# Kawasaki Mule



## robin416 (Sep 8, 2013)

So, a little over two years ago the hubs convinced me the Kawasaki was the best choice for a little all terrain vehicle. 

Guess where it is. Nope, it's not in the garage. Nope, I don't have it out using it.

It's somewhere having all of the rust flushed from the fuel system. It was bought brand spanking new, is two years old and has 15 hours on it. 

Seems these units have an issue with gas tanks rusting and fowling the the fuel lines, filters, carburetors. So far it appears Kawasaki is doing nothing to mitigate the problem.

Next we can discuss the Lawn Ornament.
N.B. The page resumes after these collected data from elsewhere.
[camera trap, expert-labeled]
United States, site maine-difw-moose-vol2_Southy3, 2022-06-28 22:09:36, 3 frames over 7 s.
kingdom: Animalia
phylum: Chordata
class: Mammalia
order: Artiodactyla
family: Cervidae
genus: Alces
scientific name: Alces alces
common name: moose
The zero turn Kubota mower my husband talked me in to.


----------



## Alaskan (Aug 22, 2015)

Our Kubota tractor still runs... It is a 74 I think.


----------



## casportpony (Aug 22, 2015)

robin416 said:


> So, a little over two years ago the hubs convinced me the Kawasaki was the best choice for a little all terrain vehicle.
> 
> Guess where it is. Nope, it's not in the garage. Nope, I don't have it out using it.
> 
> ...


That's horrible, I thought Kawi made better products than that!


----------



## robin416 (Sep 8, 2013)

Alaskan said:


> Our Kubota tractor still runs... It is a 74 I think.
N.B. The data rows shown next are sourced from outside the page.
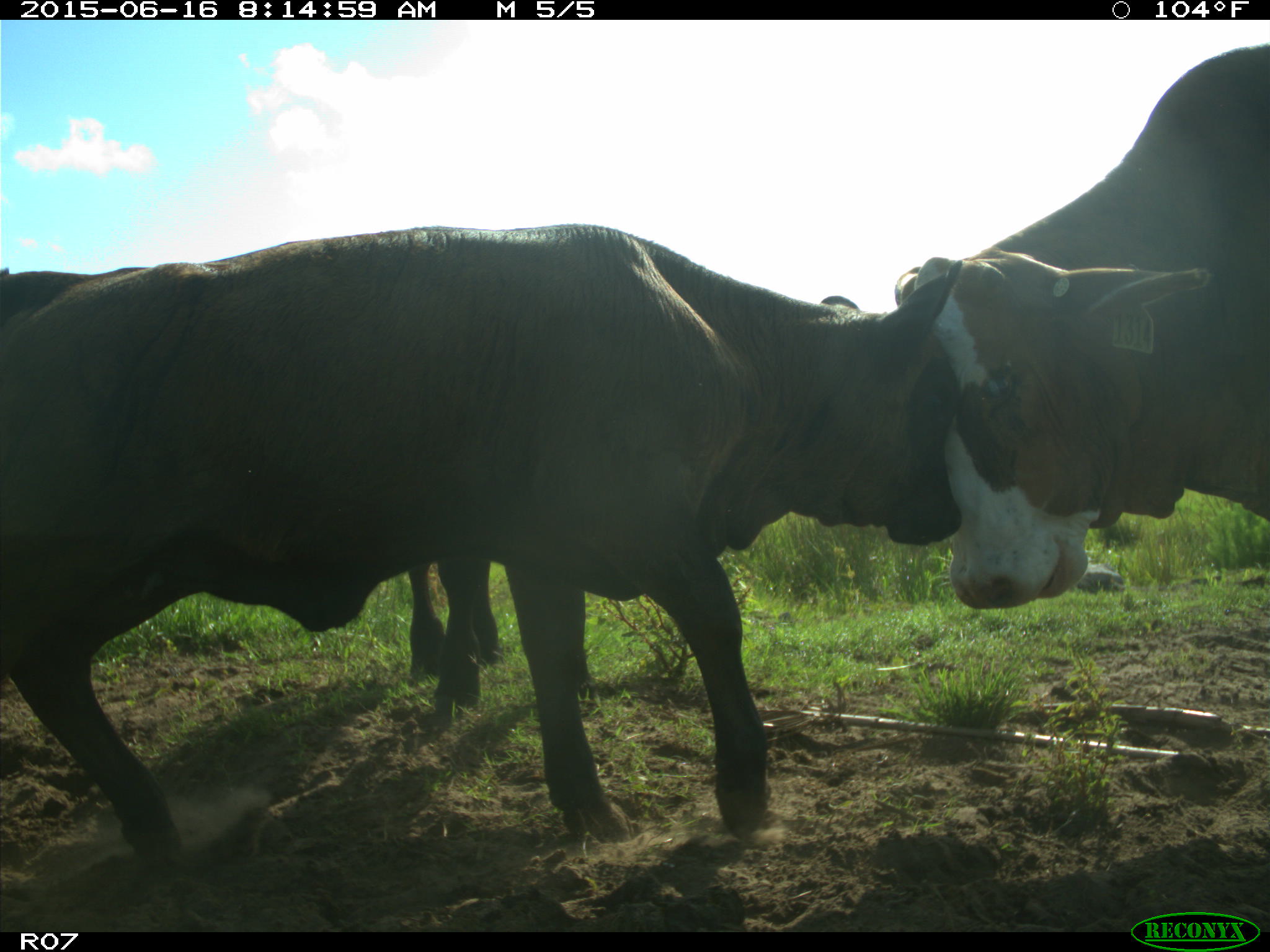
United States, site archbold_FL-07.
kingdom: Animalia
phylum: Chordata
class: Mammalia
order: Artiodactyla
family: Bovidae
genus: Bos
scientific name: Bos taurus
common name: domestic cow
Bos taurus (domestic cow).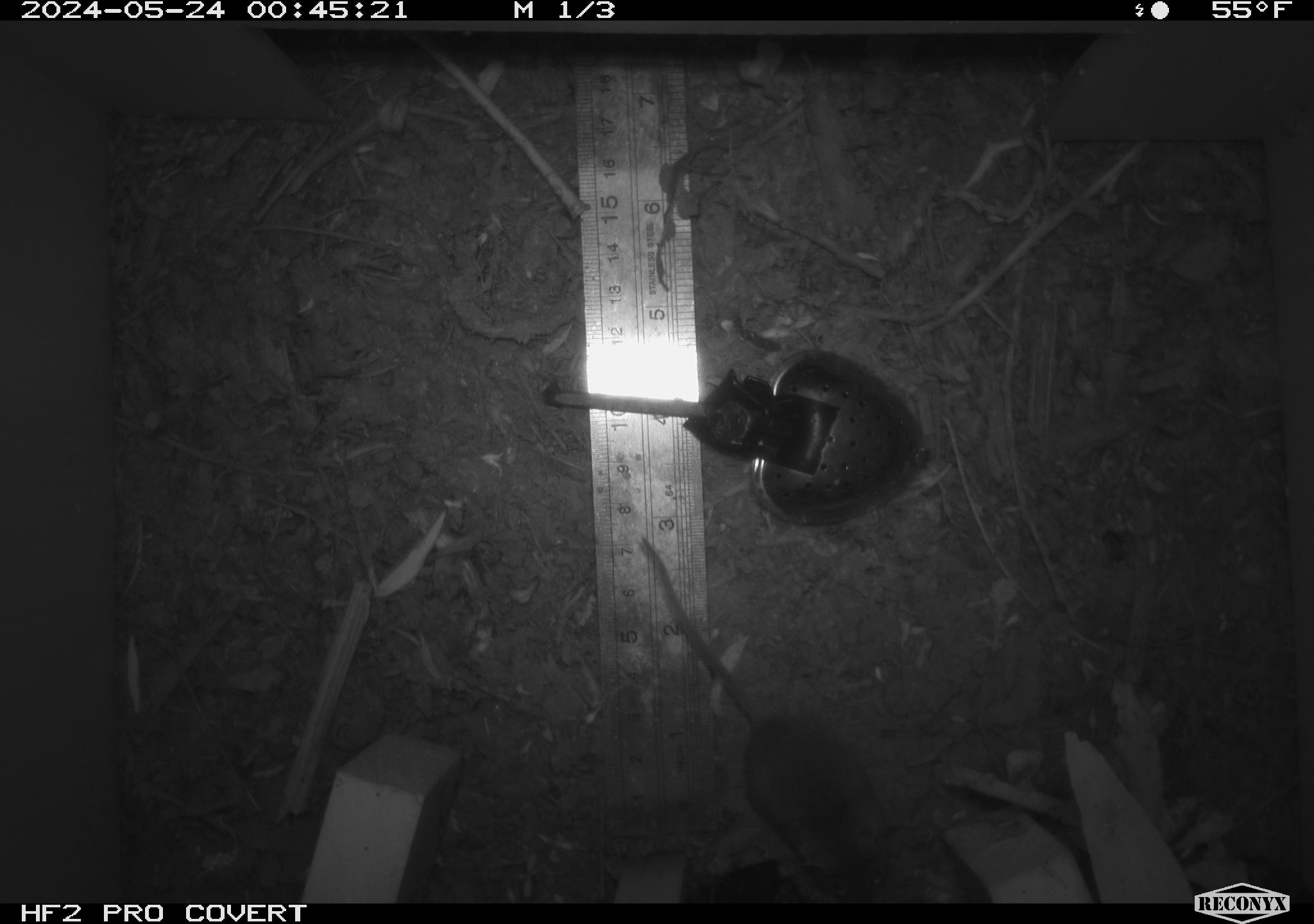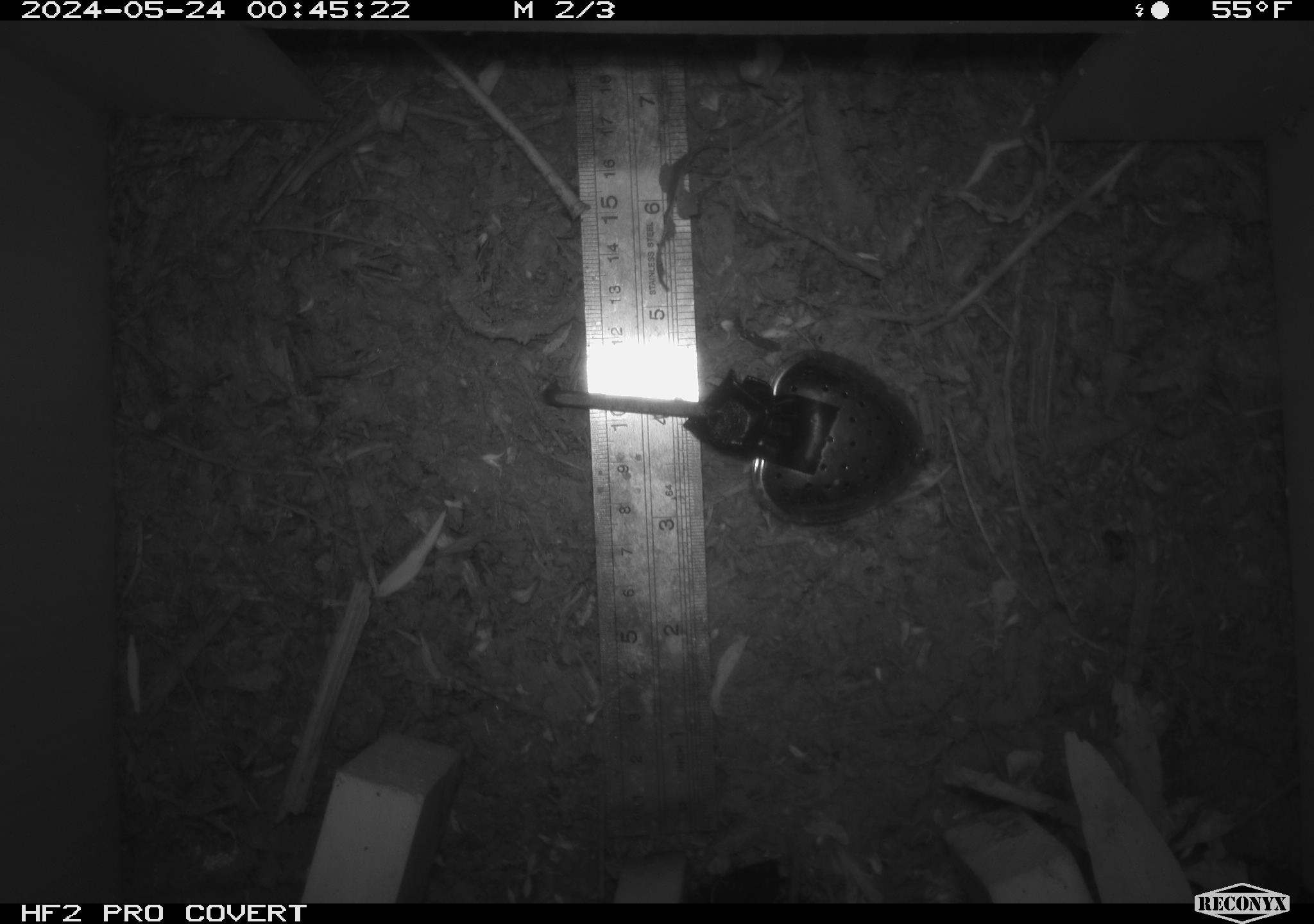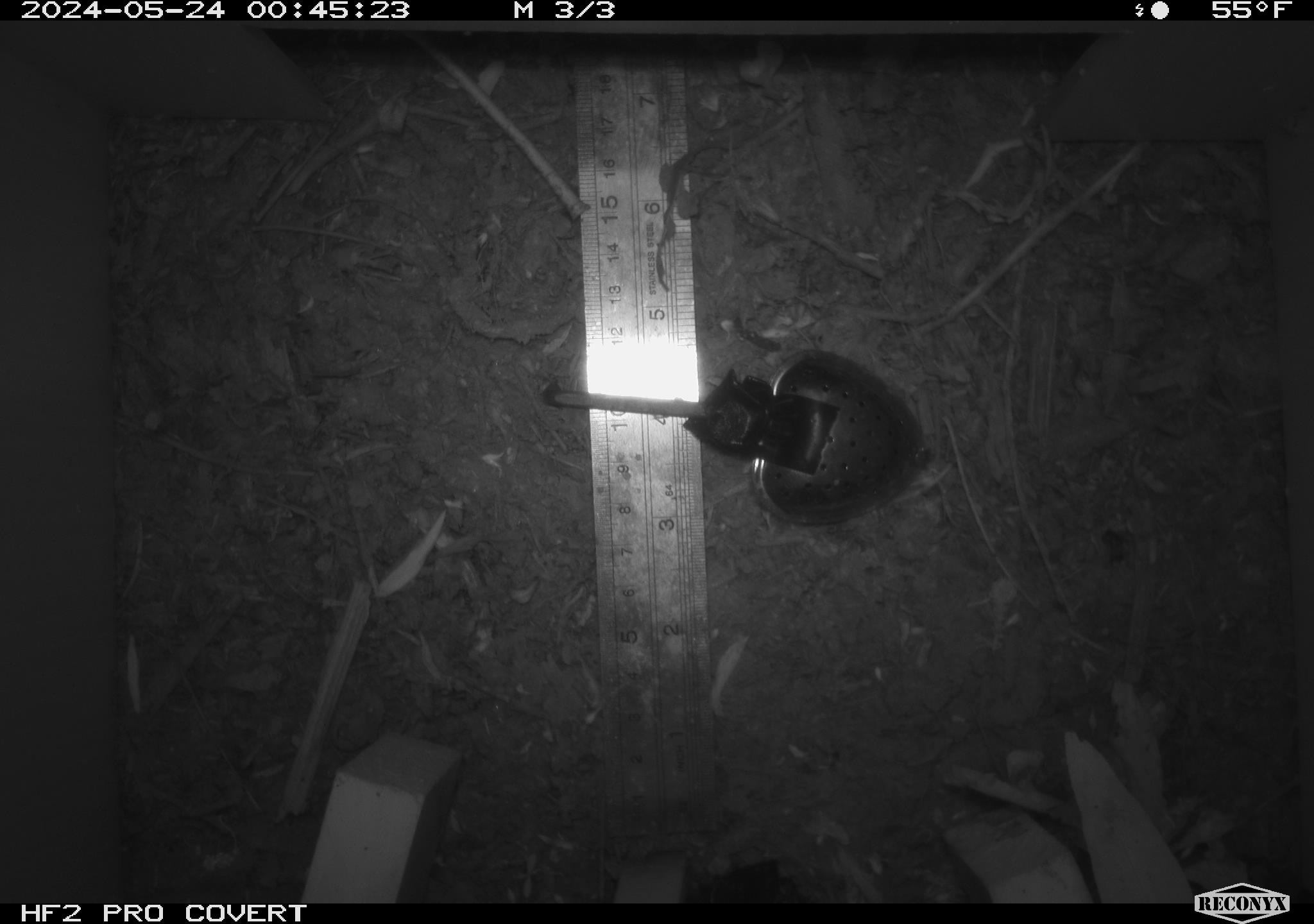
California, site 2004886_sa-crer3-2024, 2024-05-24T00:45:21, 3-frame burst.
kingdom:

Loved my Kubota tractor, this zero turn?

It had something like five hours on it, it would turn over but refused to start. It was taken an hour away from home, hours later the thing started. With no explanation as to why but then so many parts were changed it's hard to say what the right answer was.

Fast forward a couple of months, same thing. Cranks but won't start.
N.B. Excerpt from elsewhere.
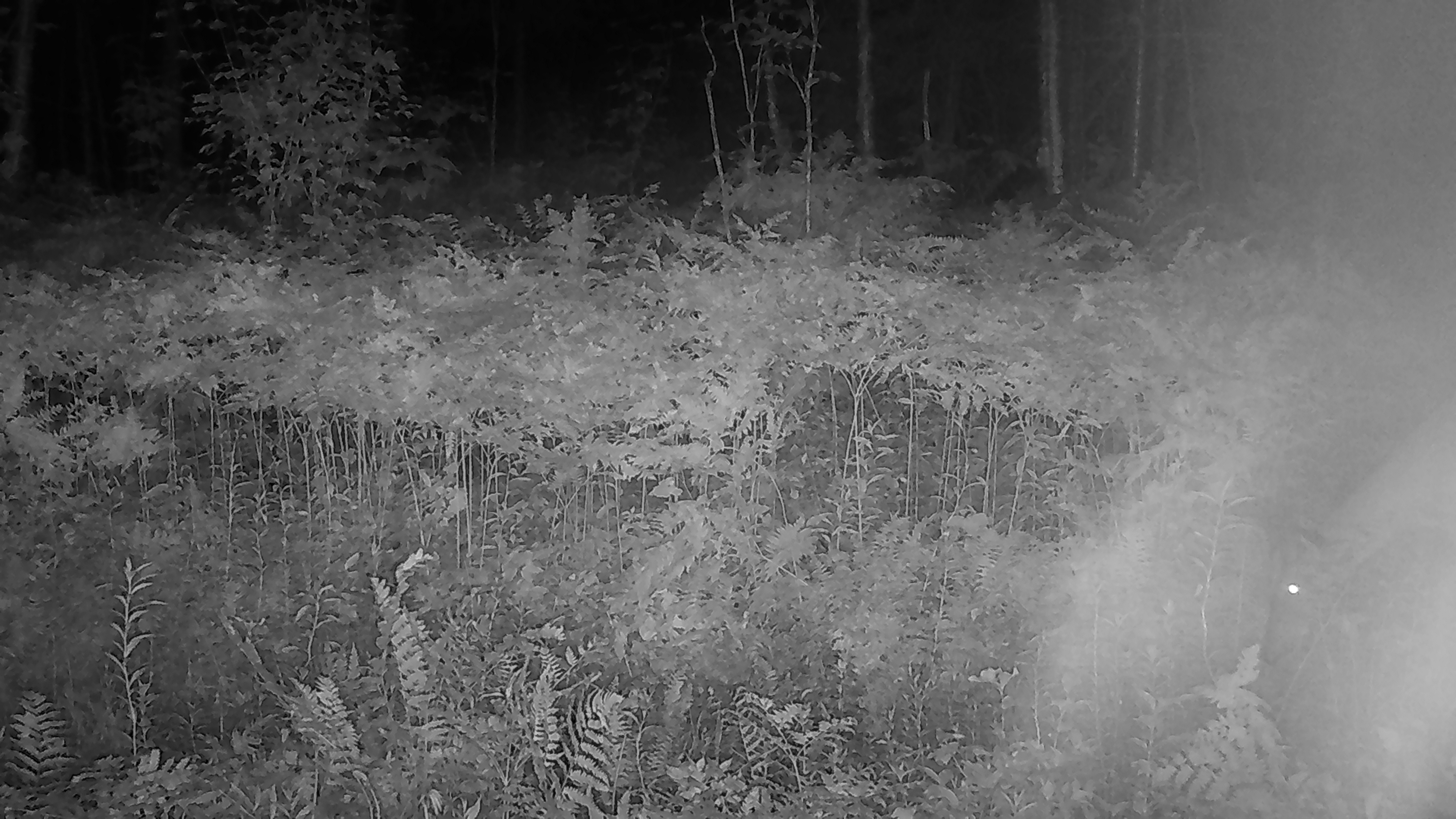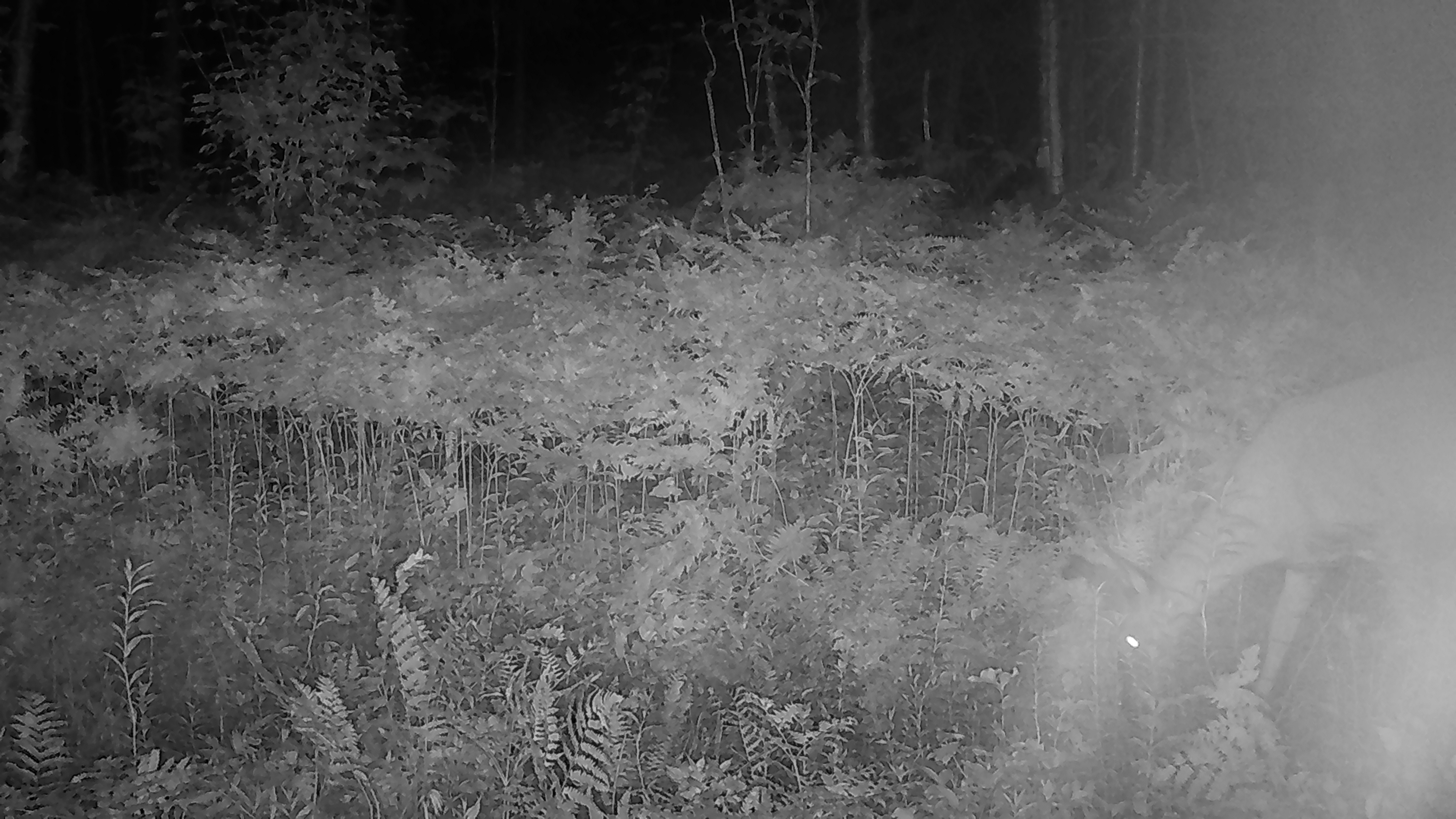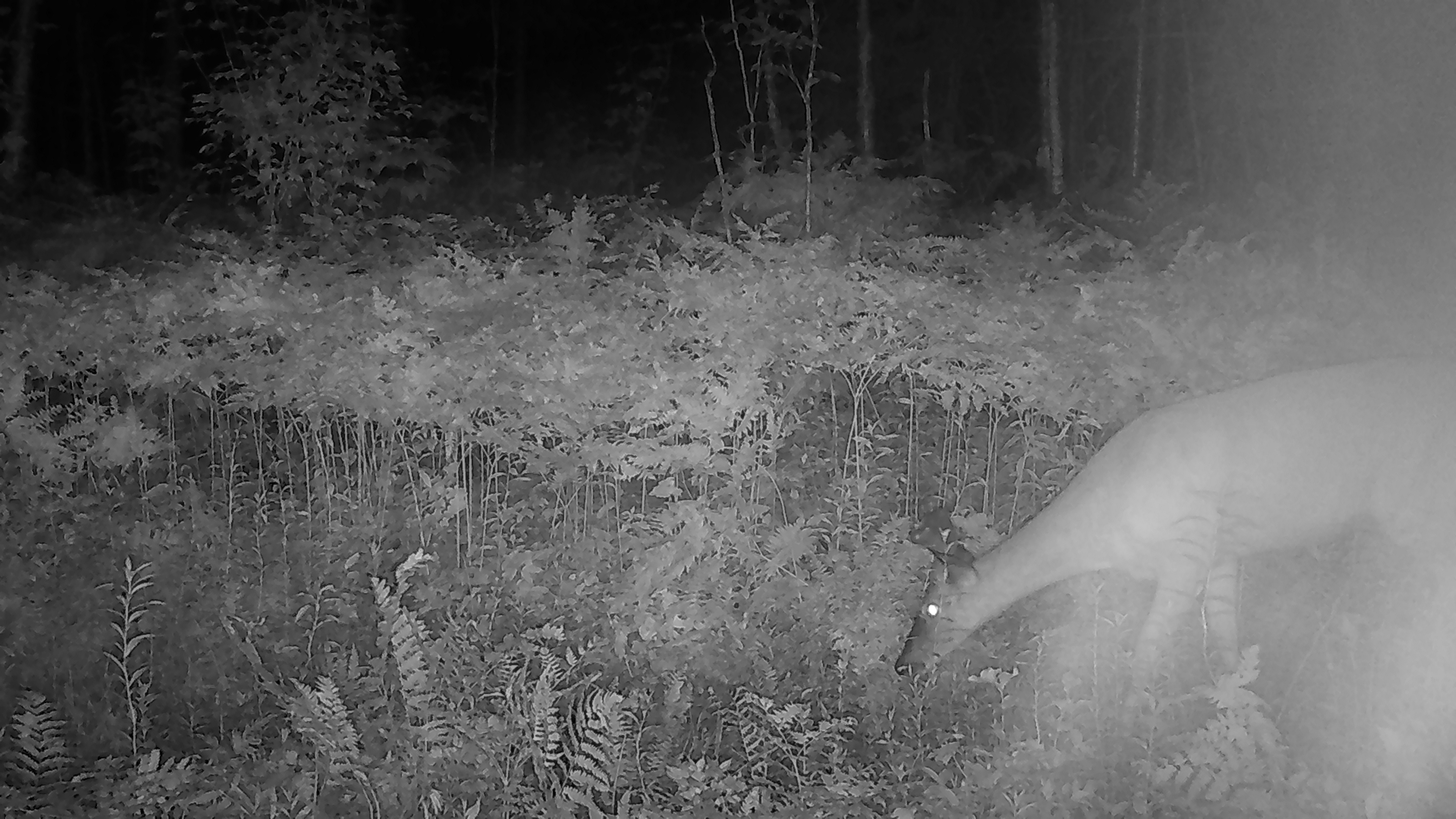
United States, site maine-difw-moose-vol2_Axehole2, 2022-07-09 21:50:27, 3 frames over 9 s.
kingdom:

This time it went to another dealer. They had it for about a month, they did get it started by throwing stuff at it. None of which would explain the no start condition. I got a call saying they were bringing it home.

I asked what they did, well we replaced all of these parts, jiggled this, jiggled that. Again, none of them had a darned thing to do with a no start.

I said no, you are not bringing it home. You did not replace anything that had to do with the problem so keep it or bring me another one.

Got a call two weeks later, we found it. It was the choke. Duh, why was that not investigated to start with? Since then it's been fine but it still has the name of Lawn Ornament.


----------



## robin416 (Sep 8, 2013)

casportpony said:


> That's horrible, I thought Kawi made better products than that!


My husband based his experience using them on the job sites. More dependable than the Kubotas they used too. Thing is, they didn't have to do maintenance so this issue with gas tanks never came up.

But a search the other night had quite a few people complaining about the rust in gas tanks fowling their fuel systems.

If I didn't have an issue with my 20 year old truck that tells you how low the quality is of the steel they're using in the construction of these tanks.


----------



## rosco47 (Jul 6, 2015)

As you are finding out, lack of use is most of the time worse on the longevity and reliability of equipment than overuse...


----------



## robin416 (Sep 8, 2013)

I wondered that myself but I found out that doesn't seem to have anything to do with the gas tank issue. Others had far heavier use but ended up with the problem.

Hubs said the tank was too low. Uh, no it wasn't, it was as full as it could possibly get.


----------



## seminole wind (Aug 22, 2015)

Robin, I have the same scenario. A few months ago I traded a Kawasaki mule for 18 months of horse boarding. 2 years ago I had to have it. I needed something for chicken feed. Then hubby got me a carport for the Mule. Then I was storing the feed in cans in there. I could back my pick up right up to the cans and unload. So the mule sat there for 2 years with sporatic use. It had about 10 hours on it. 

The place I have the horse had a mule that died on them about 6 months ago. So it was a good trade. They got a like-new mule and I got 18 months of pasture board.

Mine only had one problem. About a year or more ago, it kept stalling and hard to start. Turned out to be the "timing" was too slow. Then it ran fine.


----------